Our second dog came to our family about a year later. She was a rescue dog and she suffered from terrible anxiety. Her “happy tail” splattered blood over the back of our little white couch for months before we could get her issues a little more under control. She still ate the arm of our little white couch not once, but twice. I learned a lot about how to reupholster furniture (Thanks, YouTube) and still have spray-on adhesive and a little bit of batting and foam in my fabric stash because of her. She was a black Lab and she could not walk past the couch without rubbing across the back of it like a giant cat. Every time. She was the reason we went back to IKEA to buy additional slip covers for our couch.  We also attempted dying our white slipcover brown with fabric dye. It worked for a few months before it started to fade…

Hurricane Ike

When the power went out during Hurricane Ike, we didn’t last long upstairs before we came downstairs with flashlights and a battery-powered radio. We sat on our little white couch and listened to the voices of the KHOU reporters telling us of the damage and the plights of our fellow Houstonians as we sat in darkness, waiting.

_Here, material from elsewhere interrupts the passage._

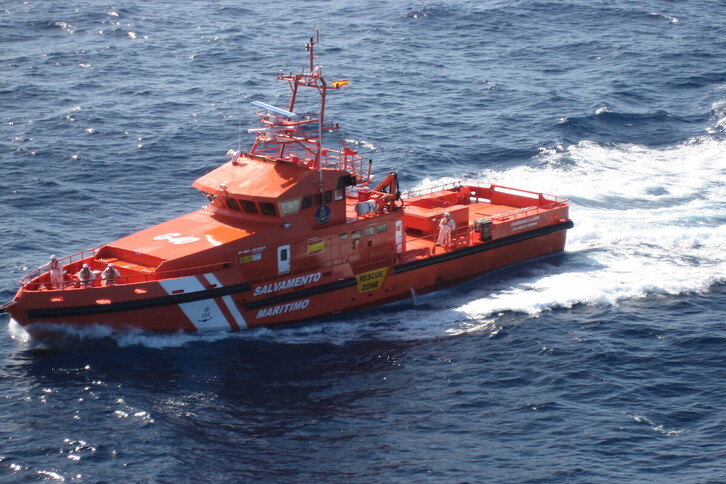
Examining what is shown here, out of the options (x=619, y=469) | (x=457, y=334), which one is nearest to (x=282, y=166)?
(x=457, y=334)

That time my mother-in-law came to stay with us for a year and a half

I was pregnant with our twins at the time, so I took up residence on the recliner (our BFFs had given it to us) most of the time I was home. My mother-in-law probably preferred the recliner, too, but she selflessly gave it up for me every evening when I came home from work. There were many nights when I fell asleep in the recliner and she fell asleep on the little white couch. Nick would come home from a late night football game and try to wake us both up and convince us to go to our own beds.

Our first children

Our first babies came home on monitors. They were not easy to transport. We got stir-crazy after being in our bedroom for weeks and we started trying to bring them downstairs. We sat on our little white couch with our new little angels, feeling incredibly blessed. For the sake of taking paparazzi-style photos of our new offspring, we propped them up side-by-side on that couch many times. They, in turn, blessed our couch with reflux-induced spit up.

All five children

We welcomed all five of our children into our home and we all sat on that little white couch, though not comfortably all at the same time. We once carried our couch out into our backyard to take a family photo. When our fifth child arrived, we decided it was time to spring for a new couch that could seat all seven of us at the same time. Our recliner had already been destroyed beyond repair by our second dog and we needed more seating in our family room.

A New Couch

After we bought a new, bigger couch, we moved our little white couch to the playroom. There it stayed for the next two years, providing seating occasionally, but more often than not, the cushions were used as giant blocks and my kids built forts and “houses” to play in. But the playroom was too much for our aging couch. My boys were too young and too inherently destructive. The arm of our little white couch, the same arm that had been reupholstered all those years before, was now coming apart at the frame. The unforgiving particleboard of our IKEA couch was not willing to return to its original shape or form. We pushed that arm against a wall when guests came to stay with us this summer, a final chance for our little white couch to comfort a friend’s child who slept on it for a few nights while they were in town.

A Playroom Transformation

But then we decided to transform the playroom into another bedroom and provide more space for our boys to sleep. There would be no place to keep the old white couch anymore. I came home one day to find our couch sitting in our foyer. I imagined my husband carrying it down the stairs on his shoulder, like he had carried it through our apartment complex a decade before. But I am sure he just slid it easily down the stairs instead.

I am grateful for the memories—and food crumbs, tears, and stains—that are forever embedded in that little old white couch. And though it is often hard to let things go, I am grateful for the knowledge that the memories continue to live on even when the couch is no longer with us.

Do you have an equivalent to our little white couch? If so, what is it? Is it still around?